Anything that can help make safer/more comfortable cycle routing is great step forward. Cycle routing is definitely more complex that driving because of the issue the article mentions.

I tried this out. My city is pretty notorious for having incomplete cycling infrastructure. i.e.) you get local areas that have cycle routes, but you often have to brave some craziness to get anywhere for real.

For my most common routes, it seems to be making the same choices as Google Maps. They definitely aren't the most optimal or comfortable choices, though I suspect this is at least partially a data problem. Steep grades, stairs, and difficult to find turns (more my city's fault that anything) are on the route, and it takes you though the straightforward but less safe connectors instead of detouring through neighbourhoods.

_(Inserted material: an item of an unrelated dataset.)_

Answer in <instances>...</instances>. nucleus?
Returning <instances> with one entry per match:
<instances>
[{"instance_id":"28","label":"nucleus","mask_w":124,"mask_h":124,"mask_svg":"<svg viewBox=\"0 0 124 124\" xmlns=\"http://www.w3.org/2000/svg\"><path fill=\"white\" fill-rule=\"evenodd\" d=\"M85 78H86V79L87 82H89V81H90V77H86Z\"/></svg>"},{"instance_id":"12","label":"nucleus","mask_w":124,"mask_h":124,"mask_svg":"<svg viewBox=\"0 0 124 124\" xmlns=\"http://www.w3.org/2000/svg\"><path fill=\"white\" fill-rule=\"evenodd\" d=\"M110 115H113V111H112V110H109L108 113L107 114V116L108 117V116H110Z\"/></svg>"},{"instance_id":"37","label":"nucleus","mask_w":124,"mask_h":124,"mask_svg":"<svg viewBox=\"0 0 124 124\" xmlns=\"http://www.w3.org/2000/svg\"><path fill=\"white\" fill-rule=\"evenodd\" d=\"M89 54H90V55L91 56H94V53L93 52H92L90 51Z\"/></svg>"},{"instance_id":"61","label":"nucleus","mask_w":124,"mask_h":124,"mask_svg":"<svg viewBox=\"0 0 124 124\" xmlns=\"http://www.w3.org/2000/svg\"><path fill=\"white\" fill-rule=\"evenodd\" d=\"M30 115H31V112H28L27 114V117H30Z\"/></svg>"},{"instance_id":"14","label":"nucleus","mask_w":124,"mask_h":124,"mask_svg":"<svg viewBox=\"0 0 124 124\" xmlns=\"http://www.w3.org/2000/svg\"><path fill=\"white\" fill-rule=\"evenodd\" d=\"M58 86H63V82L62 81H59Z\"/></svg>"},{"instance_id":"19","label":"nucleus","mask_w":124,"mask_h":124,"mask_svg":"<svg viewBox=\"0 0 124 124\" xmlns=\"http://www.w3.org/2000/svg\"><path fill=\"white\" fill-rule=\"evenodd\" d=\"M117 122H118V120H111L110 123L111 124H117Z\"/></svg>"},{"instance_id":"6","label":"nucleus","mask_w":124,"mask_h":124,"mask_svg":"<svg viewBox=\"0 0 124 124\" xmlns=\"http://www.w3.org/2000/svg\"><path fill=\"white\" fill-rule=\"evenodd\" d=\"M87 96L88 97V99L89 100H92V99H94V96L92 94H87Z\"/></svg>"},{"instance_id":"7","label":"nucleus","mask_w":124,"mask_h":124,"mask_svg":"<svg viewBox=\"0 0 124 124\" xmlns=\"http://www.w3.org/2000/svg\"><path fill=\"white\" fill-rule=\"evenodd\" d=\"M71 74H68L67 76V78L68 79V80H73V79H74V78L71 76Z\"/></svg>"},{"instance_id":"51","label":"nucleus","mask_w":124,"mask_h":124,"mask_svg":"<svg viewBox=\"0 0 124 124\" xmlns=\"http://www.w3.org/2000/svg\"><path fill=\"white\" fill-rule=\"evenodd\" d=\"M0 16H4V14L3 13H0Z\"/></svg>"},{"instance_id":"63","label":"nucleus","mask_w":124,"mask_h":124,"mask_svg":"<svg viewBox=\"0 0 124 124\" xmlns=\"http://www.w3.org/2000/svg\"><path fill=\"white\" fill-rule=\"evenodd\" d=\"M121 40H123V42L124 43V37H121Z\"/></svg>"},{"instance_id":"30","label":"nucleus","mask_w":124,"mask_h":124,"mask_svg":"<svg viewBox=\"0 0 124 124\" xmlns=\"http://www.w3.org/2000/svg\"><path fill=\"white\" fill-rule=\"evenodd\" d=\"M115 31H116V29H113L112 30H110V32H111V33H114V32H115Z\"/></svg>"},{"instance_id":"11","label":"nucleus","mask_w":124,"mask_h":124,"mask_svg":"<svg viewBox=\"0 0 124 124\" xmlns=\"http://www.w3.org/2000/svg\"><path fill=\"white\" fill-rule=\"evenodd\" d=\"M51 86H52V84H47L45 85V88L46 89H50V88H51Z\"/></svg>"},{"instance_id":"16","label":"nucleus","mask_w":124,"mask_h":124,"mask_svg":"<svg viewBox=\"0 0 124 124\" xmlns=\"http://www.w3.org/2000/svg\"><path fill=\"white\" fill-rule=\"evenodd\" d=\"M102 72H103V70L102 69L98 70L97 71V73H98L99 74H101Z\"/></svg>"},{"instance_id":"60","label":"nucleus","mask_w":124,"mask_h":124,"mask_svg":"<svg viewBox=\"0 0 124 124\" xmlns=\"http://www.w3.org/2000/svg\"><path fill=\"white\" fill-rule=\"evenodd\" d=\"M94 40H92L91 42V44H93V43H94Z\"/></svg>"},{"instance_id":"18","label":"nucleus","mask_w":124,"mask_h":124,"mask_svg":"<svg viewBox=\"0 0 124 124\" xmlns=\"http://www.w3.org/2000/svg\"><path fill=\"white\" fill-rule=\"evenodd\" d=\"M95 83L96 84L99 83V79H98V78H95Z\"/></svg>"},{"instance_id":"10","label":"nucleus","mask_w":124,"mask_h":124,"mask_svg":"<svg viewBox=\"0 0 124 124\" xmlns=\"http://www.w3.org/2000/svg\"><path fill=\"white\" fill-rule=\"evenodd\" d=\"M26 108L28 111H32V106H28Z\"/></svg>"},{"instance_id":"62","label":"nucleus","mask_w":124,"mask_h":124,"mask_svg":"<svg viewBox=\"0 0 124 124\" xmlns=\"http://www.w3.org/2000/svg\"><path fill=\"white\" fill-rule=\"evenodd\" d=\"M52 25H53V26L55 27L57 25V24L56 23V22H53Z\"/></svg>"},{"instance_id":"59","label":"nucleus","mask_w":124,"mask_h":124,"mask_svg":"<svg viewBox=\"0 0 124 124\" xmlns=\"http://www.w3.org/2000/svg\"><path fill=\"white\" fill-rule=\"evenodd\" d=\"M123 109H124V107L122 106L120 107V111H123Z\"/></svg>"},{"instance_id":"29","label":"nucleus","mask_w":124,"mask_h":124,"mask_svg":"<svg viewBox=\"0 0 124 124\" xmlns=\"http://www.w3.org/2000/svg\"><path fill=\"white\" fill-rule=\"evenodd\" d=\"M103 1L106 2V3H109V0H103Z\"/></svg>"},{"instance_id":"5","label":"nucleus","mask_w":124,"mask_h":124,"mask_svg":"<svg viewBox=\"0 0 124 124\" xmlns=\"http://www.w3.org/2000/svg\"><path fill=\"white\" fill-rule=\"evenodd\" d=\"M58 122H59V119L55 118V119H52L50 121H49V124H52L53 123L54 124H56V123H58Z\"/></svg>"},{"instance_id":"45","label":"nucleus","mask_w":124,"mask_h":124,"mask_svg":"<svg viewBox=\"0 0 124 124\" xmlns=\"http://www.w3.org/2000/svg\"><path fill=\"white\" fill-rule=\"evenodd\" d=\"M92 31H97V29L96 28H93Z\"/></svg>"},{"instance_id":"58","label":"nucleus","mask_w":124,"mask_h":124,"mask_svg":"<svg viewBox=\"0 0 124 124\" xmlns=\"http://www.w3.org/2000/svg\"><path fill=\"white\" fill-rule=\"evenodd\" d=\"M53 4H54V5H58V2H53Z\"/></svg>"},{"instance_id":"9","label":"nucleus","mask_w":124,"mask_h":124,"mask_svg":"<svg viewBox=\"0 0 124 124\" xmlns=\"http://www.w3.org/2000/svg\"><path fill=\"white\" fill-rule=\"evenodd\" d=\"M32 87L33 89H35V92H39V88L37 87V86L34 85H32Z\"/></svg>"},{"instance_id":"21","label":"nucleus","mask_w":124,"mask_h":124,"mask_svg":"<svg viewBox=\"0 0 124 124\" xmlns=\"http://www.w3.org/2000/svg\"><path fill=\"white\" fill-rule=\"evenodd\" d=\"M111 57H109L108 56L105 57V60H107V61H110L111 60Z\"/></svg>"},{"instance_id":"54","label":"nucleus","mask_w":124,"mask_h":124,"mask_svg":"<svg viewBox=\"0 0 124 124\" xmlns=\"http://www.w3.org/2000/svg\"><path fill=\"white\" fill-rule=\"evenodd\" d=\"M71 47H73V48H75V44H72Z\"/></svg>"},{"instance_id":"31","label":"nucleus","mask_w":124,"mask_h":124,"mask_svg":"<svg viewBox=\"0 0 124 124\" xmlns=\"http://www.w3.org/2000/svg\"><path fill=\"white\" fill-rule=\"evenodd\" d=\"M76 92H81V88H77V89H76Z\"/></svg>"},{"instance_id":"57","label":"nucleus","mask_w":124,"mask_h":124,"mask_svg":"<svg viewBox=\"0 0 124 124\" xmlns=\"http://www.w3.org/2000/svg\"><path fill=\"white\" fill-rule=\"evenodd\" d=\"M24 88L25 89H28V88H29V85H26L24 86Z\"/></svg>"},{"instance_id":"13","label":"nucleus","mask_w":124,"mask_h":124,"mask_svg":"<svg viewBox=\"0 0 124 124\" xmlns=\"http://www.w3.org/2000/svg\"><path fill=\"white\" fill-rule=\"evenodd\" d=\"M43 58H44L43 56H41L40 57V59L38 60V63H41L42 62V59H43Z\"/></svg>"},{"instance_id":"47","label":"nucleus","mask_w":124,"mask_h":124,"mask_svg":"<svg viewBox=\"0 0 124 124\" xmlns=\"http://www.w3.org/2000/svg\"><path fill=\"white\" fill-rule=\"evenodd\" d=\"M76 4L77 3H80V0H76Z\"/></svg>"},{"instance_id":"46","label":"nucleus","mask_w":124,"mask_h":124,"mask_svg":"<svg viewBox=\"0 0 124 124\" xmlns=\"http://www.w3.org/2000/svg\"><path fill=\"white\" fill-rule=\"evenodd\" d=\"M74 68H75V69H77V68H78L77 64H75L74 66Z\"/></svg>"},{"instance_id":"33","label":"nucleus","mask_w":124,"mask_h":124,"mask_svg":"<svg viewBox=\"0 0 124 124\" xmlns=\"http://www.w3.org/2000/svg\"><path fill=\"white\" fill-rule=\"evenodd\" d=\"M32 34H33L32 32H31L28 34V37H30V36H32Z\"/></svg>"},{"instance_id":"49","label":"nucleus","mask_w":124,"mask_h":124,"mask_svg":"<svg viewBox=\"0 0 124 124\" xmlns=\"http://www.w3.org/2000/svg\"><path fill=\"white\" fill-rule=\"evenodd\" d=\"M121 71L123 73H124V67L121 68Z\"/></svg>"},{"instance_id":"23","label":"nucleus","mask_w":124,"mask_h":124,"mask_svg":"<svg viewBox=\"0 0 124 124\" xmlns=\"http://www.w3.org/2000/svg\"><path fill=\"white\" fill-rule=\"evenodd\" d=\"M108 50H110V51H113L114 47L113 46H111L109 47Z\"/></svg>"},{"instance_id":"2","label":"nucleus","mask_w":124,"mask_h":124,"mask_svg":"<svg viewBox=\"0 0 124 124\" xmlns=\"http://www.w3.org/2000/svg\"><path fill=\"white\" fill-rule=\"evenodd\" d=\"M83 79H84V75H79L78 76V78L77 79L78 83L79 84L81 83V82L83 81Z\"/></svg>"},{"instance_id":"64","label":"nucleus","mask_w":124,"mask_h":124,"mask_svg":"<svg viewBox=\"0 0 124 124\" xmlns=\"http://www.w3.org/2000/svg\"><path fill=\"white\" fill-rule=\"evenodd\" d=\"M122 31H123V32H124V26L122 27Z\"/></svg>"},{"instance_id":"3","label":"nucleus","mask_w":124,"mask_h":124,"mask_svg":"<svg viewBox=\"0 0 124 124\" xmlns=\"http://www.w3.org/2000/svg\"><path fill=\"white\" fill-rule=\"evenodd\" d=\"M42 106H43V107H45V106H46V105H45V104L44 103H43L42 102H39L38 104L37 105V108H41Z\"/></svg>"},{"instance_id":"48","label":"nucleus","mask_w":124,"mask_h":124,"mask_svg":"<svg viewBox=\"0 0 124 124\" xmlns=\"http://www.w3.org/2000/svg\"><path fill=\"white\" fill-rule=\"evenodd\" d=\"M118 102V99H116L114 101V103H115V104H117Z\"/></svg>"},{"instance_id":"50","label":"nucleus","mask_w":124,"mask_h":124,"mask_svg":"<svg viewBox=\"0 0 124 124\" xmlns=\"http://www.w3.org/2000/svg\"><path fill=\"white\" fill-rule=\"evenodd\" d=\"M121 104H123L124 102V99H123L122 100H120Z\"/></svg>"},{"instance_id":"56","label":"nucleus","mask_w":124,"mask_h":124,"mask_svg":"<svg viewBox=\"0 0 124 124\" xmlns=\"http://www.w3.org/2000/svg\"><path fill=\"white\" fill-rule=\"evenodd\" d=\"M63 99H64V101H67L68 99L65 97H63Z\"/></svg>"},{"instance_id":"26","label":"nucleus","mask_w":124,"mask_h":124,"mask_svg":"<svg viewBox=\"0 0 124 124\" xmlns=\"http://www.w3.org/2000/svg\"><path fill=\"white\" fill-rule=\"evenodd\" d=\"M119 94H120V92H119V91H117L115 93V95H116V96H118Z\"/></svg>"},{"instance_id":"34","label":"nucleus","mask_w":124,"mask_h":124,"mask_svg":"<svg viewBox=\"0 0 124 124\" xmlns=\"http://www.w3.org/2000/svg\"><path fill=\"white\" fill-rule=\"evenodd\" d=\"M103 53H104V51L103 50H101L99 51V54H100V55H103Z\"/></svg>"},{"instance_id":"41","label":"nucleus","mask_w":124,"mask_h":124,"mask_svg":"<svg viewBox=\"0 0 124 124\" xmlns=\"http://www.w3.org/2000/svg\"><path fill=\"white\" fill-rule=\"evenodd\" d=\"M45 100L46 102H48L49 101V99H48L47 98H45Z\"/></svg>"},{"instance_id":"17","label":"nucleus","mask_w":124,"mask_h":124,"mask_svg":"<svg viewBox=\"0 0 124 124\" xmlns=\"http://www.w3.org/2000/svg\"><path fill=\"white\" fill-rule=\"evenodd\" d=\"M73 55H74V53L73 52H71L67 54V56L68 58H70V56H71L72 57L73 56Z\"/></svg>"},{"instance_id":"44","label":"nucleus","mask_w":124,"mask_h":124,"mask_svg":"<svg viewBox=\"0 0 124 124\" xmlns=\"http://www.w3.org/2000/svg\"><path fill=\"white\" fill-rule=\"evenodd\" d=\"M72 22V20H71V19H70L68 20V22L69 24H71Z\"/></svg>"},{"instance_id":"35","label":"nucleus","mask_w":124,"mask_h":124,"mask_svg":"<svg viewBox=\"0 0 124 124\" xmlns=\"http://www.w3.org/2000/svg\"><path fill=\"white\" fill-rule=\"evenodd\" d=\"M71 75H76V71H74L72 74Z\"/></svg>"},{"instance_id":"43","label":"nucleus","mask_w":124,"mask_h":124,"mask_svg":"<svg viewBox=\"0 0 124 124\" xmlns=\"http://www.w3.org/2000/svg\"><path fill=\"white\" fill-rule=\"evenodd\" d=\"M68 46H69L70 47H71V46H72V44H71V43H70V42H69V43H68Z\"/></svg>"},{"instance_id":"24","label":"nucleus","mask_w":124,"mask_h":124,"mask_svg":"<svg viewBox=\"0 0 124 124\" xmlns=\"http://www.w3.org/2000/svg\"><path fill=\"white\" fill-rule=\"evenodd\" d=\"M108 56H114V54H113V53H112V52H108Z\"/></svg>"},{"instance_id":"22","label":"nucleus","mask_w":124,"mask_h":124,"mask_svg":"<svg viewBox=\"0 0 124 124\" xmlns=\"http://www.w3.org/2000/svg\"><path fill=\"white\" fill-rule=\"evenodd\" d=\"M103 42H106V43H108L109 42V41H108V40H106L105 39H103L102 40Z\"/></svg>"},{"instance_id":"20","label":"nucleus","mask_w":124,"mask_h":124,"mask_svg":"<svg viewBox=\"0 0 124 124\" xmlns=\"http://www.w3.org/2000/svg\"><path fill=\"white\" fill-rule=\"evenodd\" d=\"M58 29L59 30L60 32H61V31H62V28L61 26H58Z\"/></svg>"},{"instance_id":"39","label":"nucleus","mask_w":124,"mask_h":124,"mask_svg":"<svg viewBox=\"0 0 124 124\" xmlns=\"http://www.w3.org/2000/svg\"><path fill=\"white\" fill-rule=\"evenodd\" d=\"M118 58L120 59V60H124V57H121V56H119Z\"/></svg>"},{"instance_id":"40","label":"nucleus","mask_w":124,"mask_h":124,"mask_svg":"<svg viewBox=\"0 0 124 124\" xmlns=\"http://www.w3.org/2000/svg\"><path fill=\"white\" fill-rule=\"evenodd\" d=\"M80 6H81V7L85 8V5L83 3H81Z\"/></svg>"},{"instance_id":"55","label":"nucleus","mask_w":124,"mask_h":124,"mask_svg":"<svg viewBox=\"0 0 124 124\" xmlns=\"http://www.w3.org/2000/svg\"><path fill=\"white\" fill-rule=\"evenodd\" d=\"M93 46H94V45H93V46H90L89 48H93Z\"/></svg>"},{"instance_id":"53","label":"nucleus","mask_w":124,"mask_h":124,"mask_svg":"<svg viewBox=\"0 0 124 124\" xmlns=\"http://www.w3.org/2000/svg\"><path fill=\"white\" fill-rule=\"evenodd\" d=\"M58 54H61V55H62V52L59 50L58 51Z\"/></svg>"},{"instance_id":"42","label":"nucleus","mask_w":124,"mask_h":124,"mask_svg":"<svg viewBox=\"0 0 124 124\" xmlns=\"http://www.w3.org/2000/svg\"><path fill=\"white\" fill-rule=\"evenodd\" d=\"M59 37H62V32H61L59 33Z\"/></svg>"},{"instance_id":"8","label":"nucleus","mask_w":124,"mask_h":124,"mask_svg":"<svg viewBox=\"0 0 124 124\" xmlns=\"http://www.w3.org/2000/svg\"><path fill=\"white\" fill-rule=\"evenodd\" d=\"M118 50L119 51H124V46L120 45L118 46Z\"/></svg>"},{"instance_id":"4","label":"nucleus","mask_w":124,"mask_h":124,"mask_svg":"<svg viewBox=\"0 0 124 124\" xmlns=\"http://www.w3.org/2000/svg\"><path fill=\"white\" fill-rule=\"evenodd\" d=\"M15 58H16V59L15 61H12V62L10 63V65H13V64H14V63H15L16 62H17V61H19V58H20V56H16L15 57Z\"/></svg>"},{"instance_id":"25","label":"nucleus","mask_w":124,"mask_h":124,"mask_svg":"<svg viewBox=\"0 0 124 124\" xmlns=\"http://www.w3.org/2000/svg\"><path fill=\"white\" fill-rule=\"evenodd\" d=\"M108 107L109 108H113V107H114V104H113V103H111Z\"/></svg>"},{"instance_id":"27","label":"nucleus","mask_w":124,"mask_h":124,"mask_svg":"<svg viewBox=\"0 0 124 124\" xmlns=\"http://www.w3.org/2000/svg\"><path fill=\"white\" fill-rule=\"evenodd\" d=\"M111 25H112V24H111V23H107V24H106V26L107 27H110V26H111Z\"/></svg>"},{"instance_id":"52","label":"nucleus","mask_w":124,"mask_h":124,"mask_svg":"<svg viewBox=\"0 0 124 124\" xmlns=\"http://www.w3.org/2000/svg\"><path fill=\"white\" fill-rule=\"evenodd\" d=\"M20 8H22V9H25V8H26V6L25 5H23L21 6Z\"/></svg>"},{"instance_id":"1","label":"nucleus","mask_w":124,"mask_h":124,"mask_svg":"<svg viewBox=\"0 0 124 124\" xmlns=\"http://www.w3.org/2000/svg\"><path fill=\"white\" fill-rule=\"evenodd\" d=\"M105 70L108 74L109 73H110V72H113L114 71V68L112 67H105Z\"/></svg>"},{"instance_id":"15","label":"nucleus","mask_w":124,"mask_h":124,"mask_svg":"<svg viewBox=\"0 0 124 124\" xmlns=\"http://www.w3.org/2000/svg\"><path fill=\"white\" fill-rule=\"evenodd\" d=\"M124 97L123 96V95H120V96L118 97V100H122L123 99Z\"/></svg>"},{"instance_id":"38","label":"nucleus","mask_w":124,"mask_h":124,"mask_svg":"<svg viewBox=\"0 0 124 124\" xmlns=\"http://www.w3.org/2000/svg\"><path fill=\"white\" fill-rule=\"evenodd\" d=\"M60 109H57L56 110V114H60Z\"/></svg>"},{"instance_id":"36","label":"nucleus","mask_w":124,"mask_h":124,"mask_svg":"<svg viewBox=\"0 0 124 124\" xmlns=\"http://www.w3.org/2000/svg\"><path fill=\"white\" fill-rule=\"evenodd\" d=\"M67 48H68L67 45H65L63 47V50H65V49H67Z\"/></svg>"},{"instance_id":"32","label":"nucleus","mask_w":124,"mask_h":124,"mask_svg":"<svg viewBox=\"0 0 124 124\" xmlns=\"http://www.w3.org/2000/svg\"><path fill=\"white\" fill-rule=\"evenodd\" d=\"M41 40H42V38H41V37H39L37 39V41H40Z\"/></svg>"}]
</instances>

Perhaps one more tuning parameter is needed that would allow weighting stress vs distance?


>I'm glad people are working on this. The bike directions on Google maps aren't very good, IMO

I agree, but they are certainly better than nothing. There are so many times I have wished for a real-time, traffic sensitive routing feature on Google Maps when it comes to bikes.This usually happens around rush hour when I am pinned up against the shoulder trying to take the lane and being cursed and buzzed repeatedly.

I am also really glad people are working on this, it is really cool and so full of potential.